Akron was on the march again. The Zips had scored three second half touchdowns and trailed just 34-31 with just more than six minutes left in the fourth quarter. Quarterback Charlie Frye was on his way to throwing for 372 yards, 242 of which came in a second half when he was practically unstoppable.


On third and goal from the 17, Frye stepped up in the pocket and drilled a pinpoint pass to tight end Mike Brake, who made the catch at the one-yard line with Wisconsin safety Ryan Aiello draped all over him.


Trailing by three, the Zips elected to go for it on fourth down.


"You have come that far and his kids had momentum," Wisconsin coach Barry Alvarez said. "I thought he made the right call to try to take the lead."


"I don't think overtime was good idea," Akron coach Lee Owens said. "We needed momentum. We really felt, players and coaches alike, we're going to go for the win."


Akron lined up in a one receiver set and gave the ball to tailback Bobby Hendry, who had scored easily from two yards out on the Zips first possession of the second half. Hendry ran for 101 yards Saturday and needed one yard to give Akron an unfathomable lead after trailing 31-10 at halftime.


As Hendry plunged over Akron's offensive line, however, Wisconsin linebacker Jeff Mack took his legs out from under him and safety Aiello finished the job, meeting Hendry in midair and denying the Zips the end zone.


According to Aiello, Wisconsin's pregame film study led them to believe that Akron would run the play they did.


"I knew that was the play they were going to run," said Aiello. "It is all gaps. Everyone staying in their gaps and getting to the back in time."


Few plays could have topped that goal line stand. The next one did.

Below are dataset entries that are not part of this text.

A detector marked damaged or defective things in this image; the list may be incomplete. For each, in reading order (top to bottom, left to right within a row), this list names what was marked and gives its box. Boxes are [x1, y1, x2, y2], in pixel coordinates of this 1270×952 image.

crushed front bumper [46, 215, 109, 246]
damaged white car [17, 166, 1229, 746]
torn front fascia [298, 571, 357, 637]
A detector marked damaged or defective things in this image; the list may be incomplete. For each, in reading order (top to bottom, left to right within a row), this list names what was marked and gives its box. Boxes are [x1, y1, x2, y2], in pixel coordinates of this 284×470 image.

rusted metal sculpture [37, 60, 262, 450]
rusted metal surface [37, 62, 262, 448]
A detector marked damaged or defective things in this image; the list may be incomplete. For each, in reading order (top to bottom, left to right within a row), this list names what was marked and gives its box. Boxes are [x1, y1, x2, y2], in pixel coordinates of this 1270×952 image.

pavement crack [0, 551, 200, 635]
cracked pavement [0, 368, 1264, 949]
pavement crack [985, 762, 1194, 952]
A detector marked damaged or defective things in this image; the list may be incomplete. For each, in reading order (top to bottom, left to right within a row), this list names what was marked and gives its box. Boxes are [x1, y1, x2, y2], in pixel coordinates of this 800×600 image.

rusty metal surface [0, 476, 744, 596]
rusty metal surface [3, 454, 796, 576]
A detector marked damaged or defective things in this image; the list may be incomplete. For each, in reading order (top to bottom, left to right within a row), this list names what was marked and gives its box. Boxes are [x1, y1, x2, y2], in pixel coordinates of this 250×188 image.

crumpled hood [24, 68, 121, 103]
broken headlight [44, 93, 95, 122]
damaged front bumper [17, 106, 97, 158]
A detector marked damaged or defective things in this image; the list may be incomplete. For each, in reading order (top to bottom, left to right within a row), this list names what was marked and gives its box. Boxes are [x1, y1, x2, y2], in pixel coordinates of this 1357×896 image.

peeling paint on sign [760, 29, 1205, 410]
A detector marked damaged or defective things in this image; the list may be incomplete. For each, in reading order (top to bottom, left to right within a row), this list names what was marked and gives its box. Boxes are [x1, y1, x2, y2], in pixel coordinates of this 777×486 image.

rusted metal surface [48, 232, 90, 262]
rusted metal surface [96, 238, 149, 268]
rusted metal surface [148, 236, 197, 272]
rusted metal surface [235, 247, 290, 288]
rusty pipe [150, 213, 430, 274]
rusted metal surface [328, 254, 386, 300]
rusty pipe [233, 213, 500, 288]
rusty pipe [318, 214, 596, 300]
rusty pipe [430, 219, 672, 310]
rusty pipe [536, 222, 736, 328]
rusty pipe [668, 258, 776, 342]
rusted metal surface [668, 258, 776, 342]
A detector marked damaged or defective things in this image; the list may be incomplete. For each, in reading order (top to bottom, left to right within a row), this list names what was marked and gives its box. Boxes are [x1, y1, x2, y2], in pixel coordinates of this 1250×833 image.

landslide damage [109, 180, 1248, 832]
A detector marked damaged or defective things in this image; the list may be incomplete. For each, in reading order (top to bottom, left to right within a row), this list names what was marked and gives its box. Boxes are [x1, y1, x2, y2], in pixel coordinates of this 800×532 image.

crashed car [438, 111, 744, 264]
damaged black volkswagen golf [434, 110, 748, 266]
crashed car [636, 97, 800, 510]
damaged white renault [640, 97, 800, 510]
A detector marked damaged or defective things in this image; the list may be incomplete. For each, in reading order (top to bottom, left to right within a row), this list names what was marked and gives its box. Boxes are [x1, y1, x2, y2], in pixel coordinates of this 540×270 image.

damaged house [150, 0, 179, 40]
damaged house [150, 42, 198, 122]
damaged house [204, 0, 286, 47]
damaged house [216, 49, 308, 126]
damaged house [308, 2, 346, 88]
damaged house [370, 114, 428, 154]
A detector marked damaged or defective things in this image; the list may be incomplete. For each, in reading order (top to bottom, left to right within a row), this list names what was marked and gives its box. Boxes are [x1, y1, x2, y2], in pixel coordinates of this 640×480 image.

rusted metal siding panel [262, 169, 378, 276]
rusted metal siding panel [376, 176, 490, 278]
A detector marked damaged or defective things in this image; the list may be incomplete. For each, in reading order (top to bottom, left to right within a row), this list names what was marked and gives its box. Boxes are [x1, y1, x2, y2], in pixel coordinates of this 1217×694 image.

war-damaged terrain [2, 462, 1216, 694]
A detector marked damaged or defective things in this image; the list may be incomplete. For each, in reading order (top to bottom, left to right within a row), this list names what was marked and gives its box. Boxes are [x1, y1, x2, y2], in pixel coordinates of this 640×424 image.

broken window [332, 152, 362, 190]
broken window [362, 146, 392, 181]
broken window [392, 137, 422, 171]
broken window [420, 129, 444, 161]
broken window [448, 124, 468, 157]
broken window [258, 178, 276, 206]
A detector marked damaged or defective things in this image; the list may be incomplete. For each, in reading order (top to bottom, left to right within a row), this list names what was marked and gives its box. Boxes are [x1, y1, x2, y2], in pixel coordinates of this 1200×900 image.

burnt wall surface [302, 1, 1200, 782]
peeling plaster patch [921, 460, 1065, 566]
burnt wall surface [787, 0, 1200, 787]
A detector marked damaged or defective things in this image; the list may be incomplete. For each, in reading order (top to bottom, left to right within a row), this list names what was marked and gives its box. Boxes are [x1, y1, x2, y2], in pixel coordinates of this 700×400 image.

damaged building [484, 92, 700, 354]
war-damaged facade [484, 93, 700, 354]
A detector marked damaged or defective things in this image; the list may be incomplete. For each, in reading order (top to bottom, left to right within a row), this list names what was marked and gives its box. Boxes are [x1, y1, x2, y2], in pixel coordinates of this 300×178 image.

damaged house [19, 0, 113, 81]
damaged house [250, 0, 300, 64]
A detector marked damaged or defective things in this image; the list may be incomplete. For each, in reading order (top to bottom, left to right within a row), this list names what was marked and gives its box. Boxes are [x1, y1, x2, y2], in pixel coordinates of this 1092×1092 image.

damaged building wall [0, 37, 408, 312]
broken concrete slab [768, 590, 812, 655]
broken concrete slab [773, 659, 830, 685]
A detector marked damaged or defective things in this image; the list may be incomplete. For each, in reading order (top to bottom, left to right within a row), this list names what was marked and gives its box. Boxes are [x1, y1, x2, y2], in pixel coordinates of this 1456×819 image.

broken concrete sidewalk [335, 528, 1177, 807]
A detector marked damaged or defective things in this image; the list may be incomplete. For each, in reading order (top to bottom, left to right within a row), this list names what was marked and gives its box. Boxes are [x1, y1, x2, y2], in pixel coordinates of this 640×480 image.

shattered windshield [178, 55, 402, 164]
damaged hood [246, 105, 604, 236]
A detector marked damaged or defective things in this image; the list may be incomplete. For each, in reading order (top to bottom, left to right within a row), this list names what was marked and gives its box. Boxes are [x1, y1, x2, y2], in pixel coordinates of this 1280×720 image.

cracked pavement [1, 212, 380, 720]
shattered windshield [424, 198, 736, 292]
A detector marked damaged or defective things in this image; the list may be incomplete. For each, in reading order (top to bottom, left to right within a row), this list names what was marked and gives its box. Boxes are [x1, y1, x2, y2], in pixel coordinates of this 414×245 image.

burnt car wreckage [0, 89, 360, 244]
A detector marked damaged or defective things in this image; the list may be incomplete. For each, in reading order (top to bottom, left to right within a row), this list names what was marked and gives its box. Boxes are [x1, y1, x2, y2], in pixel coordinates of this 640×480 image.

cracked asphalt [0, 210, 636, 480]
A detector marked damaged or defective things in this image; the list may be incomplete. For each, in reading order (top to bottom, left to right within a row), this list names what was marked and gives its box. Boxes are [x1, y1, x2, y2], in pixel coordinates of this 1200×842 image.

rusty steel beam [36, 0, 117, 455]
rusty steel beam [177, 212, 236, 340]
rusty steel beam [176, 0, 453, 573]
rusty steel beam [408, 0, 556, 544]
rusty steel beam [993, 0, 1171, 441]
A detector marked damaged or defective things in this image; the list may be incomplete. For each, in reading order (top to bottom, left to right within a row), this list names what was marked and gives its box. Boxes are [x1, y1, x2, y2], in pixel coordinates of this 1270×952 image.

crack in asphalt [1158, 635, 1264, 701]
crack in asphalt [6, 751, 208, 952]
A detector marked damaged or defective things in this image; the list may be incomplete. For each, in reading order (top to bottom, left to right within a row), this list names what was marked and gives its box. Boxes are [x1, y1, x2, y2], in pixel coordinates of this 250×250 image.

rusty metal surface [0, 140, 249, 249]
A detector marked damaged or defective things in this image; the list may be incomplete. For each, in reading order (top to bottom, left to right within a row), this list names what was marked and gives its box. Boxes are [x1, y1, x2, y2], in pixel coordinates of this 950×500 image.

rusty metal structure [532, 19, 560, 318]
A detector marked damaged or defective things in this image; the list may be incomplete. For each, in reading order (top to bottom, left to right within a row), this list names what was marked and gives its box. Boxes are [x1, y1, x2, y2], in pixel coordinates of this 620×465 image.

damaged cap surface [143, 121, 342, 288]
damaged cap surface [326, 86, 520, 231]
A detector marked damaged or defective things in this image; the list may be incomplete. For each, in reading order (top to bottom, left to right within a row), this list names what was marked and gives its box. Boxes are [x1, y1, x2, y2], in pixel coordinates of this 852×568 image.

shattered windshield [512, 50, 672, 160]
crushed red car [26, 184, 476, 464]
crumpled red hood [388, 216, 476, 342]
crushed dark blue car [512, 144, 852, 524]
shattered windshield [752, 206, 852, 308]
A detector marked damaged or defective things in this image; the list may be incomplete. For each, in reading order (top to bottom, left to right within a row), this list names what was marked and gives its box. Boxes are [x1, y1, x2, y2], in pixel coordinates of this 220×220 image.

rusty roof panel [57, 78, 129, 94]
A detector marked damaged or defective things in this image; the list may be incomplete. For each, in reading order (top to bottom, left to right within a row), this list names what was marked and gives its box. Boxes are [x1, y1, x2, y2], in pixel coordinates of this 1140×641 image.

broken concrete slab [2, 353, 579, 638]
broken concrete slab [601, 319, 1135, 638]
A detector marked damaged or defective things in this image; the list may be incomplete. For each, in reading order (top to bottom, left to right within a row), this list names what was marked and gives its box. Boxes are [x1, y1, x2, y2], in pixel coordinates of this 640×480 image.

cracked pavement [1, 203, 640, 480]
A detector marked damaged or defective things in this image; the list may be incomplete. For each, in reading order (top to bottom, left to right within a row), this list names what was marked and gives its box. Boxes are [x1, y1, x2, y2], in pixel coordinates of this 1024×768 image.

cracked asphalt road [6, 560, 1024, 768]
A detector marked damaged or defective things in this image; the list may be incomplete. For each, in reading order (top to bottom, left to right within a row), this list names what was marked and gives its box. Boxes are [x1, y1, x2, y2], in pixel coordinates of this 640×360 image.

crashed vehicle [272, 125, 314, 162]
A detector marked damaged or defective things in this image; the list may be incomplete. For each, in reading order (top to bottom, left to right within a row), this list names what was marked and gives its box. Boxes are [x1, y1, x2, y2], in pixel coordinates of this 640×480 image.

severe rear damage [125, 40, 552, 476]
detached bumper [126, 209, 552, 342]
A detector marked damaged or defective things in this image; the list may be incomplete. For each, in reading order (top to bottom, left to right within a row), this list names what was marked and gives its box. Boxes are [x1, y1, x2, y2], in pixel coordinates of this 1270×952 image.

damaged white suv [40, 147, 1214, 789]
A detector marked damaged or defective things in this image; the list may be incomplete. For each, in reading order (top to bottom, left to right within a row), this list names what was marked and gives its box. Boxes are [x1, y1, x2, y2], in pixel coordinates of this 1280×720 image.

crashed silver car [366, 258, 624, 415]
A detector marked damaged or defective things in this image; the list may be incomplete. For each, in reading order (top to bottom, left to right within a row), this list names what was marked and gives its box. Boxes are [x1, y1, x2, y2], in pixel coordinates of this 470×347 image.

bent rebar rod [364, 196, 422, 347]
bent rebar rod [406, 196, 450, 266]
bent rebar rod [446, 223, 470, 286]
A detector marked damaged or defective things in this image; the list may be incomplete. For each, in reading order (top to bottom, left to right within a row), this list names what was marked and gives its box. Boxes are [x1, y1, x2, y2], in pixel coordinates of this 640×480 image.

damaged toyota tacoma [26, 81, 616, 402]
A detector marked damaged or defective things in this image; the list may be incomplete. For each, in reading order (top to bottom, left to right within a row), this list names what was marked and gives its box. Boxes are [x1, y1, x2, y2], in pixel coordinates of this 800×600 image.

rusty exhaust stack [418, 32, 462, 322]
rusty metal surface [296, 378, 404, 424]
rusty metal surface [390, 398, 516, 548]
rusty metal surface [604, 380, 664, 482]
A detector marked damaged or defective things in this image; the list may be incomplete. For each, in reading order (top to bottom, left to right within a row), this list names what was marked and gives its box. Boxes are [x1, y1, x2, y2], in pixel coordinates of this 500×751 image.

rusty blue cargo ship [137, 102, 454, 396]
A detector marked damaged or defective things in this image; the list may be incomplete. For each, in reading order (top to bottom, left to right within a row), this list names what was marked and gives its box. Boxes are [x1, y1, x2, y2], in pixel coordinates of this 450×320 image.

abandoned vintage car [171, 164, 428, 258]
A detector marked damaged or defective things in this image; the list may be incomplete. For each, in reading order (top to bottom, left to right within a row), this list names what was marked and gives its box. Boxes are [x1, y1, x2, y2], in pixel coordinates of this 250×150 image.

Wisconsin came out with Lee Evans set to the far right side of the formation. The play had come in from offensive coordinator Brian White,  ‘wing right 56 jerk', everyone in the huddle knew what came next.


"We need some kind of momentum change, somehow someway," White said.


"(The defense) stopped them, it was a sudden change, we got on the field and I ran to the huddle," quarterback Jim Sorgi said. "They called the play and I said, ‘great call.'"


"I know it is for me," Evans said. "I'm amped up. It is a critical time and that is the time to make the play."


Sorgi dropped back, set and surveyed the field with all the time in the world to deliver the pass. He had overshot five open receivers on deep passes at different points in the game. This time, though, there was no doubt. Sorgi's pass sailed perfectly down field toward Evans, who was racing down the sideline.


Evans snagged the pass in stride, making the catch at the 38-yard line. In a fraction of a second he left the defensive back in the dust and sprinted uncontested down the sideline for an improbable 99-yard, game-shifting touchdown.


"It was a play that, it is a one-man route," Evans said. "It is either hit or miss. ‘Sorg' had a good protection and he laid he ball out there where I didn't have to stop for it."